By Terri Schlichenmeyer
The Truth Contributor
Honesty is the best policy.
That’s what they say, anyhow. The truth will set you free, that’s another one. But then there are those little lies that get you by, social ones to avoid hurt, the-check-is-in-the-mail whoppers that avoid trouble, and you start to wonder about this policy thing. Sometimes, as in the new book Black Boy Smile by D. Watkins, ly¬ing is surviving.
It might not have been the first time D. Watkins lied, but the lie he told when he was about to start school was the first one he remembers: he stood up for a friend whose Game Boy was stolen. When adults asked how D. got hurt, he didn’t tell them that a bigger boy beat him up. Instead, he said he “fell down playing basketball.”
He didn’t want to go away to summer camp when he was nine. He didn’t want to leave his friends in his east Baltimore neighborhood, but his mother lied and said his cousins were going. At camp, he lied to get into the cabin where he thought his cousins would be, and he lied about being experienced with girls. When he left, he was overjoyed to escape, but not before lying about returning the following year.

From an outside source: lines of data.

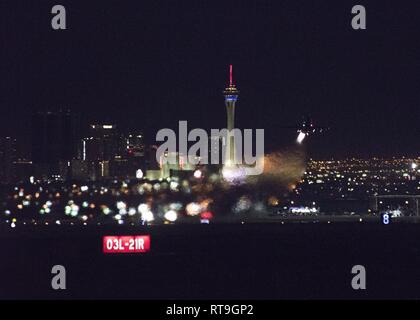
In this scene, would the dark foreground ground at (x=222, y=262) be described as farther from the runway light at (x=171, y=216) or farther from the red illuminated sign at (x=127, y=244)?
the runway light at (x=171, y=216)

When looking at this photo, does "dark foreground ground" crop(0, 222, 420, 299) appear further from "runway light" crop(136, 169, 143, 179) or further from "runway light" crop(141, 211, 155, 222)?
"runway light" crop(136, 169, 143, 179)

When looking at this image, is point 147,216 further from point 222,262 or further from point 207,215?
point 222,262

He lied for his father, when they couldn’t get a “hack” to take them home on a rainy night. He denied that his father was a junkie, knowing that his Dad was shooting up. He said he was “straight” (meaning all good) when his cousin was murdered, but he was devastated inside. He omitted the fact that he was dealing drugs when he spoke with his dad later. He lied to women, he fibbed to friends, he lied to his mother, to a nurse, and to himself.
And then someone left him a book that changed his life. He discovered things about himself that pointed him in a direction he wanted to go. He met a woman who loved him and taught him to love. And though he didn’t totally give up sins of omission, he learned the unpolished truth about telling mistruths.
The title of this book should give you one big clue about its content. That last word, it’s true: Black Boy Smile will make you smile, too.
Reading this memoir is like going through a pile of pictures with author D. Watkins. Here’s a snapshot, taken when he was small. Here’s a bunch, taken his summer at camp and boy, that was wild. Here he is as a teen, a friend, a drug dealer. Early tales invite readers to laugh at the typical-kid-ness of it all; later ones make us shake our heads at what might’ve happened and the lies that kept it all going. Each is told in a relaxed manner that lets readers know that not all lies lead to bad things.
Without being a spoiler, that’s something you can count on. Don’t peek ahead, but Black Boy Smile has the sweet kind of ending you want in a memoir, and that’s the honest truth.